- _TASK DIRECTIONS_: Read the data and repeat all of it exactly.

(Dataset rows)
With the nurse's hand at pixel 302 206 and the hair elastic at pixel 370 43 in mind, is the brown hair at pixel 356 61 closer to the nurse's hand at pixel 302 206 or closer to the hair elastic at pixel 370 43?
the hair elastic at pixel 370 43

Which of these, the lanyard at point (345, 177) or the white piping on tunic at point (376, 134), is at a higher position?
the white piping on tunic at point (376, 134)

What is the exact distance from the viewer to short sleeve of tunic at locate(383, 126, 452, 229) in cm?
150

- _TASK RESPONSE_:
With the nurse's hand at pixel 302 206 and the hair elastic at pixel 370 43 in mind, is the brown hair at pixel 356 61 closer to the nurse's hand at pixel 302 206 or closer to the hair elastic at pixel 370 43?
the hair elastic at pixel 370 43

Which of these, the lanyard at point (345, 177) or the white piping on tunic at point (376, 134), is at a higher position?
the white piping on tunic at point (376, 134)

What is the exact distance from the viewer to short sleeve of tunic at locate(383, 126, 452, 229) in cm?
150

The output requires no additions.